A cautela de Amorim foi bem recebida por seu colega venezuelano, Alí Rodríguez. Indagado sobre a eventualidade de o Brasil ser um facilitador entre Washington e Caracas, Rodríguez mostrou pouco entusiasmo: "Numerosas personalidades nos EUA, inclusive senadores, tentaram contribuir para esse diálogo. Todos fracassaram."
Amorim descreveu o encontro de amanhã como uma conversa entre dois líderes pragmáticos. O pragmatismo sugere que tentarão recuperar quase três anos de oportunidades perdidas num diálogo que teve vários momentos de tensão, especialmente em torno de negociações comerciais, e poucos resultados práticos. Várias iniciativas americanas ficaram sem resposta do Itamaraty. "Não há conexão", reclamou o embaixador John Danilovich, que deixa hoje o posto.

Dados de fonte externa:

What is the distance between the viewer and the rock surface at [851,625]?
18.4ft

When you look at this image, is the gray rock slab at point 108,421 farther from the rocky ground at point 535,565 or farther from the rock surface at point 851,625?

Frustrada com o Itamaraty, a Casa Branca chegou a tentar criar um canal de comunicação próprio com o Planalto em 2004. O então ministro José Dirceu embarcou no projeto e articulou a bem-sucedida visita da secretária de Estado americana, Condoleezza Rice, a Brasília.
O empenho dos EUA foi reiterado com as visitas do secretário de Defesa, Donald Rumsfeld, do ex-representante de Comércio, Robert Zoellick, do secretário do Tesouro, John Snow, e, em 2004, do antecessor de Rice, Colin Powell. "Os mais importantes membros do nosso governo vieram ao Brasil, e agora Bush. Não podemos fazer melhor do que isso", disse Danilovich.
Brasil e EUA têm vários interesses em comum. São aliados por exemplo, na luta pela redução de subsídios agrícolas na União Européia. Mas a negociação de um acordo de livre comércio entre EUA e Mercosul só seguirá adiante após a superação dos impasses da Rodada de Doha.